PROBLEM DETAILS ▸
The records should be written out in full, with nothing altered.

— Begin —

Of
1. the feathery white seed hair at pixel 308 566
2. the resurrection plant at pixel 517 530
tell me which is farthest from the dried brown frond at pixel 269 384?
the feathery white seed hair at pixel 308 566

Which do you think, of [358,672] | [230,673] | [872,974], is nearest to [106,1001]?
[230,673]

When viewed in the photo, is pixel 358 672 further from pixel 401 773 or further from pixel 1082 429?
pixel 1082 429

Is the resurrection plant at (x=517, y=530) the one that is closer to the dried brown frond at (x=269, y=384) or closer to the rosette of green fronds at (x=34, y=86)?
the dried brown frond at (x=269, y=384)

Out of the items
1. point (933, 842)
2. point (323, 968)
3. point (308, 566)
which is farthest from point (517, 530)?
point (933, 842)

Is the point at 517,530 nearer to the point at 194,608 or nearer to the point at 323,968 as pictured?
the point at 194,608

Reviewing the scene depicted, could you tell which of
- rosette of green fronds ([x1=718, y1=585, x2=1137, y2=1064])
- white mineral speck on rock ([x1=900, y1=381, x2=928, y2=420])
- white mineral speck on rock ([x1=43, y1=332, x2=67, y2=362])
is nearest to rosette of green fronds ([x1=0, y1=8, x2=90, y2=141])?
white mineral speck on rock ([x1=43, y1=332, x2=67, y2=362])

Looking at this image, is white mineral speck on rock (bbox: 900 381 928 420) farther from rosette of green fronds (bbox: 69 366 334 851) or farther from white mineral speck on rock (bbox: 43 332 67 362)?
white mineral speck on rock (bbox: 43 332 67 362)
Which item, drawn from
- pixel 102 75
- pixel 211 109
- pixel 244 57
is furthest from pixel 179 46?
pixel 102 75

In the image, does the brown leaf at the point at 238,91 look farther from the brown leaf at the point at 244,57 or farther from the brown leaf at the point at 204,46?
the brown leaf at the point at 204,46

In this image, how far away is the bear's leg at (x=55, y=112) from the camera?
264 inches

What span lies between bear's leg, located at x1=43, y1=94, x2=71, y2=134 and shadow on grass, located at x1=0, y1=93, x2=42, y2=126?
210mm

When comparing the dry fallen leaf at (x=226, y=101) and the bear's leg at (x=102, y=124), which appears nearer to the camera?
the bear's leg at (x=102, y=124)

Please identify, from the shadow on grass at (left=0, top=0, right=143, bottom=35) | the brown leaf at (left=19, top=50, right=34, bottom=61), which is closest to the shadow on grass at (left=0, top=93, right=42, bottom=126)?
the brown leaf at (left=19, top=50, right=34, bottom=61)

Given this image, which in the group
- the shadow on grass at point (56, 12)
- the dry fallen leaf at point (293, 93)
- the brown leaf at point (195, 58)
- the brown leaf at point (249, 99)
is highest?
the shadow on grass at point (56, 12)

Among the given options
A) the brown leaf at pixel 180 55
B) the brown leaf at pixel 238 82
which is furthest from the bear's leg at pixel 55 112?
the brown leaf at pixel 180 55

— End —

SOLUTION FOR THIS TASK ▸
Of
1. the feathery white seed hair at pixel 308 566
2. the resurrection plant at pixel 517 530
tell me which is farthest from the dried brown frond at pixel 269 384?
the feathery white seed hair at pixel 308 566

Which do you think, of [358,672] | [230,673] | [872,974], is nearest to [106,1001]?
[230,673]

When viewed in the photo, is pixel 358 672 further from pixel 401 773 or further from pixel 1082 429?
pixel 1082 429

Is the resurrection plant at (x=517, y=530) the one that is closer to the dried brown frond at (x=269, y=384) or closer to the rosette of green fronds at (x=34, y=86)?
the dried brown frond at (x=269, y=384)

Out of the items
1. point (933, 842)
2. point (323, 968)
3. point (308, 566)
which is farthest from point (517, 530)?
point (933, 842)

Is the point at 517,530 nearer to the point at 194,608 or nearer to the point at 323,968 as pictured?
the point at 194,608

Reviewing the scene depicted, could you tell which of
- rosette of green fronds ([x1=718, y1=585, x2=1137, y2=1064])
- white mineral speck on rock ([x1=900, y1=381, x2=928, y2=420])
- white mineral speck on rock ([x1=43, y1=332, x2=67, y2=362])
is nearest to rosette of green fronds ([x1=0, y1=8, x2=90, y2=141])?
white mineral speck on rock ([x1=43, y1=332, x2=67, y2=362])

Looking at this image, is white mineral speck on rock (bbox: 900 381 928 420) farther from rosette of green fronds (bbox: 69 366 334 851) or farther from white mineral speck on rock (bbox: 43 332 67 362)?
white mineral speck on rock (bbox: 43 332 67 362)
Which item, drawn from
- pixel 102 75
- pixel 211 109
- pixel 244 57
is furthest from pixel 179 46?
pixel 102 75

In the image, does the brown leaf at the point at 238,91 look farther from the brown leaf at the point at 244,57 or farther from the brown leaf at the point at 204,46?
the brown leaf at the point at 204,46

In this image, how far away is the bear's leg at (x=55, y=112) from the camera?
264 inches

What span lies between bear's leg, located at x1=43, y1=94, x2=71, y2=134 and shadow on grass, located at x1=0, y1=93, x2=42, y2=126?
210mm

When comparing the dry fallen leaf at (x=226, y=101) and the bear's leg at (x=102, y=124), which appears nearer to the camera?
the bear's leg at (x=102, y=124)

Please identify, from the shadow on grass at (left=0, top=0, right=143, bottom=35) | the brown leaf at (left=19, top=50, right=34, bottom=61), which is closest to the shadow on grass at (left=0, top=93, right=42, bottom=126)?
the brown leaf at (left=19, top=50, right=34, bottom=61)

Given this image, which in the group
- the shadow on grass at point (56, 12)
- the dry fallen leaf at point (293, 93)
- the brown leaf at point (195, 58)
- the brown leaf at point (249, 99)
is highest?
the shadow on grass at point (56, 12)

Among the given options
A) the brown leaf at pixel 180 55
B) the brown leaf at pixel 238 82
which is furthest from the bear's leg at pixel 55 112?
the brown leaf at pixel 180 55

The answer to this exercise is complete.